Juden dürfen nicht mehr Mitglied in der Reichsmusikkammer sein - was zugleich die Voraussetzung ihrer Berufsausübung ist. Mischlinge ersten Grades ("Halbjuden") können in Ausnahmefällen mit Genehmigung des Ministers (Goebbels) zugelassen werden. (Walk, S. 279)

Tschechoslowakei

Die Prager Regierung ordnet unter starkem deutschen Druck an, daß alle jüdischen Emigranten spätestens innerhalb eines halben Jahres das Land verlassen müssen. Eine weitere Verordnung hebt Staatsbürgerschaften auf, die durch Heirat erlangt wurden, sofern die Ehe inzwischen getrennt wurde. (AdG, S. 3928)

01.02. - 02.02.1939

Verhandlungen Rublee-Wohlthat über einen internationalen Plan zur Förderung und wirtschaftlichen Absicherung der jüdischen Auswanderung aus Deutschland.
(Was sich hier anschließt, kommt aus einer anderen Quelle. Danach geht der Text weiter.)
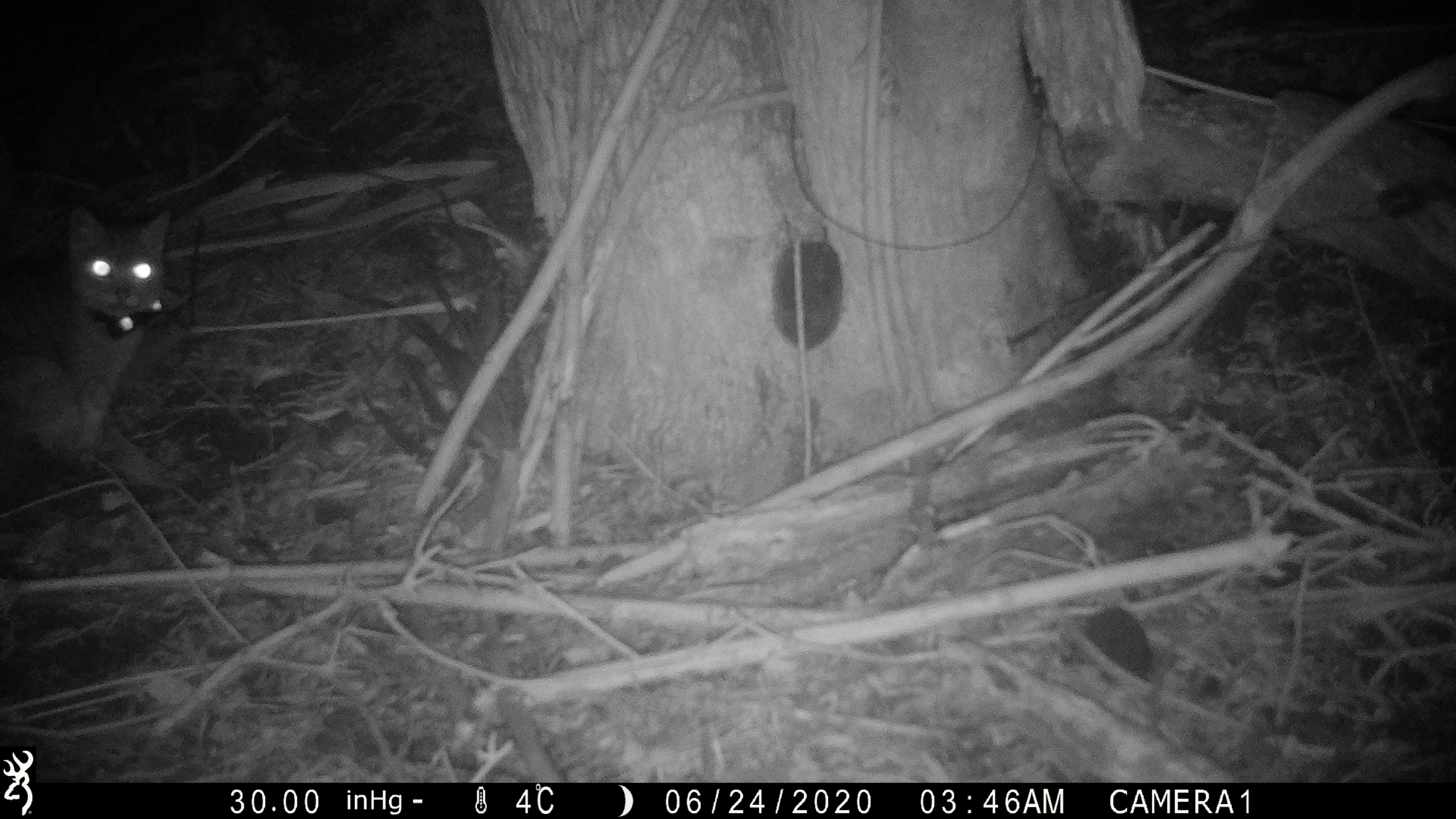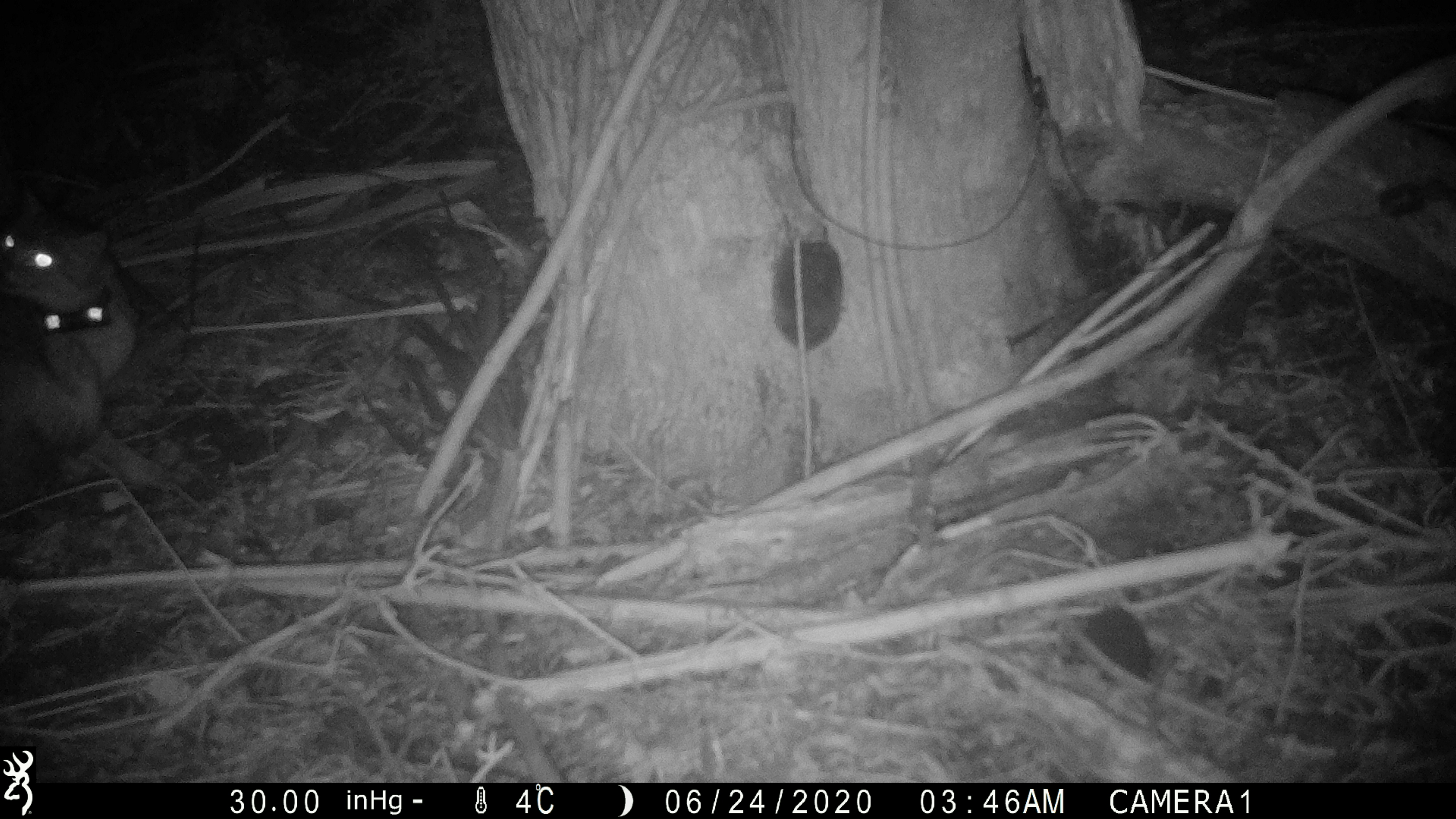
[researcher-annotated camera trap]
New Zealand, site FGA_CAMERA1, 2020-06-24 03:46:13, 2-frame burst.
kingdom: Animalia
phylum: Chordata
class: Mammalia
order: Carnivora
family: Felidae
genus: Felis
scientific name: Felis catus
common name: domestic cat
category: cat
Cat (domestic cat) (Felis catus).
Rublee und Wohlthat verständigen sich auf einen Plan, der sich auf der Grundlage der ursprünglichen Absprachen mit Schacht bewegt (s. 16.1.1939) , aber den deutschen Vorstellungen und Einwänden mehr entgegenkommt. Trotz vereinbarter Vertraulichkeit wird der Inhalt der Gespräche am 14. Februar 1939 in der "New York Times" veröffentlicht. Die jüdischen Organisationen der USA reagieren überwiegend mit Ablehnung auf den Plan. (ADAP, Serie D, Bd. V, Nr. 667 Fußnote)

03.02.1939

Schreiben von Gestapochef Best an den Chef der Reichskanzlei, Lammers, zu der am 24. Januar in Kraft getretenen deutsch-polnischen Vereinbarung im Abschiebestreit

Das deutsche Entgegenkommen, den Ende Oktober 1938  abgeschobenen polnischen Juden vorübergehend die Rückkehr ins Reichsgebiet zur Abwicklung ihrer Angelegenheiten zu gestatten, werde durch Polens Verpflichtung zur Übernahme der noch in Deutschland lebenden 5.-6.000 Ehefrauen und Kinder aufgewogen.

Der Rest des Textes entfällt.